If only there had been some sort of warning, she could have done something to prepare herself. But now it was too late. She had once again felt the passion of Wyatt Edwards and knew in an instant how much she had missed his touch.

She went to her closet and stared at the small locked box on the top shelf. After what seemed like an eternity, she took it from the shelf and set it on the bed. She paused a minute, uncertain about whether or not she really wanted to open it, then retrieved the key and unlocked it. She carefully removed a stack of photographs, taking one and putting the others back in the box. She stared at it for a long time. It was a picture of Wyatt and her at a party, the night they had ended up making love on the beach.

It was the night their son had been conceived.

She closed her eyes as she held the photograph to her heart.

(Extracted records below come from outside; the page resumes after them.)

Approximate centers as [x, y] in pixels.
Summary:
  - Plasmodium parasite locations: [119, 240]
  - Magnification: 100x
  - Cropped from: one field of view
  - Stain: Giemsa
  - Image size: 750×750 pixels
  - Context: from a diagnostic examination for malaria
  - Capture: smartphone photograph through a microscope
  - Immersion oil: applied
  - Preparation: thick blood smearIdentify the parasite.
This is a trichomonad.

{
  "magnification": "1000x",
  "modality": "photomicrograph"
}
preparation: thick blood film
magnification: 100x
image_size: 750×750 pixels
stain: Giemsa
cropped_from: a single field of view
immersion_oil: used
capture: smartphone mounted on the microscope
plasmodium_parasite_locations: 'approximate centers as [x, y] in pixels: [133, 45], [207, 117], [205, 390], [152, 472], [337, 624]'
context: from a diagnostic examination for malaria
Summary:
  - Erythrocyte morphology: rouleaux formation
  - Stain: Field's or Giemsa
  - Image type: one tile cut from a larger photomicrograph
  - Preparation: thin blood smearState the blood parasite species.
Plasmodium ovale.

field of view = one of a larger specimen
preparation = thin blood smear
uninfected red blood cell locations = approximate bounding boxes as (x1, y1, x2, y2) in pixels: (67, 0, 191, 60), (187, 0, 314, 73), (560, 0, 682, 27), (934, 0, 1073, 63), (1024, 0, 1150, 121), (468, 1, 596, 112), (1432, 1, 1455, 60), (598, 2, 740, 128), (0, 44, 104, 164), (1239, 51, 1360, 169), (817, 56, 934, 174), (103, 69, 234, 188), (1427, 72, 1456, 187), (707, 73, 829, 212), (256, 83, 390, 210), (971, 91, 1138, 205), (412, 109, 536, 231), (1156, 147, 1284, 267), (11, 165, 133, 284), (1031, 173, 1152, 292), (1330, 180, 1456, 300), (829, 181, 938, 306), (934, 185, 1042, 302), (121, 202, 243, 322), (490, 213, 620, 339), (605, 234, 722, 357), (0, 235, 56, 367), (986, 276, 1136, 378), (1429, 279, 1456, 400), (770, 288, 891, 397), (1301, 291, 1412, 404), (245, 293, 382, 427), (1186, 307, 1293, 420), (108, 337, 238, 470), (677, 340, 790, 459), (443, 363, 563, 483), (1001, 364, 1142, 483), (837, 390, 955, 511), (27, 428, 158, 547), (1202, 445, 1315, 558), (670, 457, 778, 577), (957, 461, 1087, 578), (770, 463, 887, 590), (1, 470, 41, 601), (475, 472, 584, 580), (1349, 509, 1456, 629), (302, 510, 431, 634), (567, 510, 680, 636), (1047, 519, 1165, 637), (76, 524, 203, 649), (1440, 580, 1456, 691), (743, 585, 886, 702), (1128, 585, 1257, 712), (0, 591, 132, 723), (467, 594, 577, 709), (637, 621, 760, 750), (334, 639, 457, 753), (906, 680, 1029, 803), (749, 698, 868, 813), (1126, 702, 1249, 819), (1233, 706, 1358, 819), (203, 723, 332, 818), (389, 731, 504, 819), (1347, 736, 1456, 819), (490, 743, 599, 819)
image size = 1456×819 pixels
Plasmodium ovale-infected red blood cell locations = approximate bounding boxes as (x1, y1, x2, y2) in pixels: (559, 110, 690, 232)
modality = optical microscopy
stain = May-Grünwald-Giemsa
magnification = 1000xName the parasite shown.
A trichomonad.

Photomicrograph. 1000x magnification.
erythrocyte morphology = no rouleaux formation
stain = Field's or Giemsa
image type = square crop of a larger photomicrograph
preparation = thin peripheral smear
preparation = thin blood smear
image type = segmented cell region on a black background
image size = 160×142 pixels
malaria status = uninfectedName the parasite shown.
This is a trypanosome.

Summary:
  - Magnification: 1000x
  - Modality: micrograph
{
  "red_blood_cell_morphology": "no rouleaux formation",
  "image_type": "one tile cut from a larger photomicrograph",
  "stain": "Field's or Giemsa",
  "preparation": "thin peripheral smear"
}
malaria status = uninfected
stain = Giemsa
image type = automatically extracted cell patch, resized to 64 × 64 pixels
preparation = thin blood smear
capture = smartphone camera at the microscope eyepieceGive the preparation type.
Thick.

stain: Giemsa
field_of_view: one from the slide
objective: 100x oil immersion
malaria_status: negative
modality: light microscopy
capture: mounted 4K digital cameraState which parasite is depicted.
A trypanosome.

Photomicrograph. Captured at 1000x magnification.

In a barely audible voice she whispered the feelings that she had tried so desperately to bury. “I’ve tried to purge you from my existence, erase the memory of what I thought we once meant to each other. But, God help me, I havcn’t been able to do it.”

She forced away the tears that tried to well in her eyes. It had been a little less than a month after the photo was taken that Wyatt had disappeared from her life. His father said Wyatt had felt smothered by her. She tried to think, tried to put herself back in that place again. Was it possible that she had unconsciously made emotional demands on him following their night of lovemaking? She had not meant to. Making love had been as much her responsibility as it had been his.

She shook her head. She did not know what had happened.

She replaced the photograph, locked the box, and put it back on the shelf. Then she did something she had never done before. Rather than going back to work, she poured herself a glass of wine and took it to the glass-walled back porch.

She sat all alone and sipped her wine while she thought about the future. She had handled the shock of losing her mother when she was still in high school, of Wyatt leaving her, of discovering she was pregnant with Wyatt’s child, of her husband dying and now her father’s death. She did not know if she had enough strength left to endure any more—and that most certainly included Wyatt’s sudden reappearance in her life.

Richie had been without a father and role model during his formative adolescent years. He would soon be fifteen. Somehow she had to find a way to make everything work out while seeing to it that her son was protected from any more emotional upheavals. She sat quietly on the porch, vacillating between memories from the past, the problems of the present, and her fears of what the future held.

“Mom! What are you doing home?”

Richie’s voice startled her. She had not heard him come in. She glanced at her watch. “Oh...I didn’t realize it was so late.” She looked over at her son, who was standing in the doorway. “I just needed a little break from work, that’s all.” She stood up, taking her empty wineglass with her. “I’d better get back to the store. You get busy on your homework and I’ll start dinner in a couple of hours.”

“I don’t have any homework. I did it all at school.”